Sebagai anggota pendiri Confederation of the Association of Asian Performing Arts Festival (AAPAF) bersama festival-festival ternama seperti Singapore Arts Festival, Shanghai Arts Festival, Hong Kong Arts Festival, hingga European Festival Association, Ary turut aktif menjadi bagian dewan eksekutif AAPAF sejak 2004, bahkan dipercaya sebagai Wakil Ketua pada periode 2010-2013.

Dari 2006 hingga 2015, Ary berkolaborasi dengan almarhum suaminya dalam proyek tur ASAH, yang menyinggahi 100 kota di seluruh Indonesia. Hanya dalam tahun pertama saja (2006), Ary telah tampil dalam 71 konser di 51 kota, bersama pemain cello Asep Hidayat dan pianis Jazz Rene van Helsdingen. Kiprahnya tak berhenti di sana. Pada 2010, Ary mendirikan JakArt School dan juga aktif mengajar piano serta manajemen seni di Program Pascasarjana Institut Seni Indonesia (ISI) Yogyakarta.

Pada Maret-April 2024, Ary menggagas dan tampil dalam rangkaian konser budaya bertajuk “Jembatan Kebudayaan”, berkolaborasi dengan sahabat dekatnya, Christophoros Stamboglis penyanyi bas ternama asal Tunani. Konser lintas budaya ini hadir di Bali, Magelang, Kudus, dan Jakarta, membangun jembatan apresiasi antara musik klasik dan dialog kebudayaan.
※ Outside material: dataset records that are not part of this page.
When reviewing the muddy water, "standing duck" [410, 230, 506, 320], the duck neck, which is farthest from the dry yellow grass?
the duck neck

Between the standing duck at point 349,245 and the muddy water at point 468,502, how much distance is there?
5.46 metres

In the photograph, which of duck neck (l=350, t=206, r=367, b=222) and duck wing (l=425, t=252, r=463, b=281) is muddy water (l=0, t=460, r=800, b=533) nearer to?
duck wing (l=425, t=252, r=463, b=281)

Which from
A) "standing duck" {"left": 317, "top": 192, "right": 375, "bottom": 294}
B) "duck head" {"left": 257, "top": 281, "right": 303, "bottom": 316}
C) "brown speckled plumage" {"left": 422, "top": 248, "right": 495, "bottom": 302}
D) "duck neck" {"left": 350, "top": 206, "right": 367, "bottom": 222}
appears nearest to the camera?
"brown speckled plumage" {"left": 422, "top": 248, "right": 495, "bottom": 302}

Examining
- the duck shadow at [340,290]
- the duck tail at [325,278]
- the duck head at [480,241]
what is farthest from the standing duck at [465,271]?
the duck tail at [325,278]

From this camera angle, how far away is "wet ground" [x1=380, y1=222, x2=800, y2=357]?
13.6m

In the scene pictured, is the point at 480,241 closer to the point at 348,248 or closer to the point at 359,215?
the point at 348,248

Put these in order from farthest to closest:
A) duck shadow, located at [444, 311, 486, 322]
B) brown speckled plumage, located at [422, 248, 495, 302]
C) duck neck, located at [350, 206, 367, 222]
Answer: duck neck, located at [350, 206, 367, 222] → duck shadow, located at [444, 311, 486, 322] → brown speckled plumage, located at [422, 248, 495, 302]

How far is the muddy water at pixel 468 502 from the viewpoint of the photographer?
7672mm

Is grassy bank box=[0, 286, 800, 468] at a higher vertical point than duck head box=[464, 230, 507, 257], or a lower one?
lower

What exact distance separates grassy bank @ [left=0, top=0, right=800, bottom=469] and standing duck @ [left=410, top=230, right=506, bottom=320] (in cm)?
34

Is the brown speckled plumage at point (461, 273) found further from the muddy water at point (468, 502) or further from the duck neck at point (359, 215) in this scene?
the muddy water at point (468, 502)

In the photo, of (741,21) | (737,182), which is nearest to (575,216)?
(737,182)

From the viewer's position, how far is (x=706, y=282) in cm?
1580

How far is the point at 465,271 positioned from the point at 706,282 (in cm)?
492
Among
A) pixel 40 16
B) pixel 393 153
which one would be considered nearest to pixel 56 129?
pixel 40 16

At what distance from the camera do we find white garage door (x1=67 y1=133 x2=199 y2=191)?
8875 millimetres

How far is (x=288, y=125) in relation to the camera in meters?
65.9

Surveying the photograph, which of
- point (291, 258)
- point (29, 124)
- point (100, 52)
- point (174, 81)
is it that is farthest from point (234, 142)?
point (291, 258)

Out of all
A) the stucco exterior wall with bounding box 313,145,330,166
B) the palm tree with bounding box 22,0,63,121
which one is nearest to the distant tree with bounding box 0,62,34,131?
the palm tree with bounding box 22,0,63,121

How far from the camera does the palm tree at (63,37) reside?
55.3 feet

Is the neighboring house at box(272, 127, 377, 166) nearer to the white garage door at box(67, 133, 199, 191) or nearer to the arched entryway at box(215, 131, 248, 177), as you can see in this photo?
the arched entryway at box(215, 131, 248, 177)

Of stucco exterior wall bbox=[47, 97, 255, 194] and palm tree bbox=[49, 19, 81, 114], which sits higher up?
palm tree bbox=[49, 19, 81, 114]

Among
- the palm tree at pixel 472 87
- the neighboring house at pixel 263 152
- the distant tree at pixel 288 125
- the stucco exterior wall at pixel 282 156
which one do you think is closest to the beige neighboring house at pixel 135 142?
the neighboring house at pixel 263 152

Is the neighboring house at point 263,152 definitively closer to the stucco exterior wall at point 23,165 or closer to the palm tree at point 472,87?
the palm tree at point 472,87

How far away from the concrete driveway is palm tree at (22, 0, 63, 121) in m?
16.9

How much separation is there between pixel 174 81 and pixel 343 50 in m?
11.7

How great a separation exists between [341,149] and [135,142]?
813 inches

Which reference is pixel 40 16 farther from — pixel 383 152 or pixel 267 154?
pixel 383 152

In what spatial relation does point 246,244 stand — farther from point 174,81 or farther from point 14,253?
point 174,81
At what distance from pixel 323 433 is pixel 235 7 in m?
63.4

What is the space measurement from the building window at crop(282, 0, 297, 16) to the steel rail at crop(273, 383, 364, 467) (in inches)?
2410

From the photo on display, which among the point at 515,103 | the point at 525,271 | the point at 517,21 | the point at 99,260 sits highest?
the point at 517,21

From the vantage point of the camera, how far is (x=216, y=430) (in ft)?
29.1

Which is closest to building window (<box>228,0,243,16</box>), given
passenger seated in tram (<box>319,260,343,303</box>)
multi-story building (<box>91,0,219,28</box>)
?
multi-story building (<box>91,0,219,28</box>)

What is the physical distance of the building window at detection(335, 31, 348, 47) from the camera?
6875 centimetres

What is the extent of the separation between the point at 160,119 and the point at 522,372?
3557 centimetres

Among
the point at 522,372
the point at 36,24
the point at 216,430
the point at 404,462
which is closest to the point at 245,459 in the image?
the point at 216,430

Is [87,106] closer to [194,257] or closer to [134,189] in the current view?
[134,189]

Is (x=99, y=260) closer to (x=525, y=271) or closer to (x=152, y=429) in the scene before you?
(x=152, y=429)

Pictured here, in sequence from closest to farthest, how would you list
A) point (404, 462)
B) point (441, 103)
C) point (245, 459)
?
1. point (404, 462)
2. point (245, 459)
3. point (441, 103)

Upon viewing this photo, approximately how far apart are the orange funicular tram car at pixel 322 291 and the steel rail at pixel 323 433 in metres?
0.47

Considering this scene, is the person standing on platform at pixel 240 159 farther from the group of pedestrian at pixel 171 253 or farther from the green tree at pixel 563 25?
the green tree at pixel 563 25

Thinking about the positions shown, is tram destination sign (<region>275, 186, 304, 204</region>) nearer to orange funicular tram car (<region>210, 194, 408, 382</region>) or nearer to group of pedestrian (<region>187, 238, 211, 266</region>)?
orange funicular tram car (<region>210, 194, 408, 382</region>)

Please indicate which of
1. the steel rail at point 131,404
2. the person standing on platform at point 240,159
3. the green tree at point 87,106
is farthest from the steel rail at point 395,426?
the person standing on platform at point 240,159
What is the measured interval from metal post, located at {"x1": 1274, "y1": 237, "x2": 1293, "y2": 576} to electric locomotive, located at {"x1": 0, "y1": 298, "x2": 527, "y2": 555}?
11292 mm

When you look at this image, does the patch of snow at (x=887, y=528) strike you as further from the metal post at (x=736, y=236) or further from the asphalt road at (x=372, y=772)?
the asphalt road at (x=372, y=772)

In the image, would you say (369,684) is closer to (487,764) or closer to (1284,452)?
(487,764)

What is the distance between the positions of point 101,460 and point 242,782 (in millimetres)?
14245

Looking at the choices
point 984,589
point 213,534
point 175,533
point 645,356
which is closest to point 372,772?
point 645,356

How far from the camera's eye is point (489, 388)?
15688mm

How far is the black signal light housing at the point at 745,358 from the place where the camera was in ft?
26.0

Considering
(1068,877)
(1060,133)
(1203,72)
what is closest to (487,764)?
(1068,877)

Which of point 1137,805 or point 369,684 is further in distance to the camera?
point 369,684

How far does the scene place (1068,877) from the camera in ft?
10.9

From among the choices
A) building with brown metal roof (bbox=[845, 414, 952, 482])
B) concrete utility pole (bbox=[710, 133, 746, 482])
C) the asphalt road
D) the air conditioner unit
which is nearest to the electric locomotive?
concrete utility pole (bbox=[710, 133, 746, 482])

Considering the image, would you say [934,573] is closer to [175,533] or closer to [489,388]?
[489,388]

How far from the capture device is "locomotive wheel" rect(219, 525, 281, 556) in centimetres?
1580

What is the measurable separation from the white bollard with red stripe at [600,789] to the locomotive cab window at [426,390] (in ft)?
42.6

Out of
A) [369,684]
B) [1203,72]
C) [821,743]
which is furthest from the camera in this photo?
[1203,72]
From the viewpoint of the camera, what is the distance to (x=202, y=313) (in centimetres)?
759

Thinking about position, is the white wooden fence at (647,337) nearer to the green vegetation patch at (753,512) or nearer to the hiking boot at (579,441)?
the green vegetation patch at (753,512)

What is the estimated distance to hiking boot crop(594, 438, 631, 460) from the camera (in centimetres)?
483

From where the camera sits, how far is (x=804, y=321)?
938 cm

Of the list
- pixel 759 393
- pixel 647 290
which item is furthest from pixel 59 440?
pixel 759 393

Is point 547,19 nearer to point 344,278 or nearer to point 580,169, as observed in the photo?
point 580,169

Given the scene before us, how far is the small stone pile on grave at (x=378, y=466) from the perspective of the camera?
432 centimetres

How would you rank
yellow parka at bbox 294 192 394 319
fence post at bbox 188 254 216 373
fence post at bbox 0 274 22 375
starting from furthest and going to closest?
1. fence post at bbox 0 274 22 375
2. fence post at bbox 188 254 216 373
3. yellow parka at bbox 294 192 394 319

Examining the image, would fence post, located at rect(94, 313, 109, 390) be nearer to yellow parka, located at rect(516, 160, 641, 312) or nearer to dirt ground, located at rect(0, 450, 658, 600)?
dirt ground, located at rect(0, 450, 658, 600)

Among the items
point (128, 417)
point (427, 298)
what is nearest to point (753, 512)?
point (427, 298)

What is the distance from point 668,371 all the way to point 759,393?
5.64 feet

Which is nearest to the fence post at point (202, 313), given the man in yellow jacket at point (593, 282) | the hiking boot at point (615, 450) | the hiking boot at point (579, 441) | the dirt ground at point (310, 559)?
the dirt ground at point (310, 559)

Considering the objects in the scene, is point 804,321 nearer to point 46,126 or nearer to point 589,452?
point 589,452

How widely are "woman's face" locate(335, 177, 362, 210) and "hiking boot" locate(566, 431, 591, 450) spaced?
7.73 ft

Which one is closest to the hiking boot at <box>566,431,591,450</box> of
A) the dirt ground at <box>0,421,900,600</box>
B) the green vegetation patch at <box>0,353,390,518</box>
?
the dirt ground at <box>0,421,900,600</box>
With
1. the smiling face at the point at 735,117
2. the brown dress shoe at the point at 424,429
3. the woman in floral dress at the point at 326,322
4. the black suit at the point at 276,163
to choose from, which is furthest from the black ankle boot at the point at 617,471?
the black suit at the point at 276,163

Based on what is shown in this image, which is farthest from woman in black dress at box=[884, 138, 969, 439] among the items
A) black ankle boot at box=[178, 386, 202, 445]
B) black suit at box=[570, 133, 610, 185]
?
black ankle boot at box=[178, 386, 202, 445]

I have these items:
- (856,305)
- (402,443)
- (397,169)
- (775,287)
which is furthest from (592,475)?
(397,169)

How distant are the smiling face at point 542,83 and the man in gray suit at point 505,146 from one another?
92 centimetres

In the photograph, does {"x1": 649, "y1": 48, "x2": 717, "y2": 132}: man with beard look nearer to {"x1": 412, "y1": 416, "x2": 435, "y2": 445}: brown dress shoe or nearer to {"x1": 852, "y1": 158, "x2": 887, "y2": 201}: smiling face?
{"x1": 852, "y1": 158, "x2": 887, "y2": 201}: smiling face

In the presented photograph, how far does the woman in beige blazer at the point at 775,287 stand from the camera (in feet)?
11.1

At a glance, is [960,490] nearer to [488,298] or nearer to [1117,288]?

Proyek terbarunya adalah Chronosphere Project, sebuah inisiatif seni dan budaya yang unik, berpusat di Selemadeg Barat, Tabanan, Bali-tempat Ary terus berkarya, mencipta, dan mempertemukan beragam dimensi seni dan budaya.

Dengan perjalanan karier yang melintasi berbagai benua dan proyek-proyek berskala internasional, Ary Sutedja tidak hanya dikenal sebagai pianis tetapi juga sebagai penggerak budaya yang menjadikan musik sebagai medium persahabatan, dialog, dan Jembatan antarbangsa.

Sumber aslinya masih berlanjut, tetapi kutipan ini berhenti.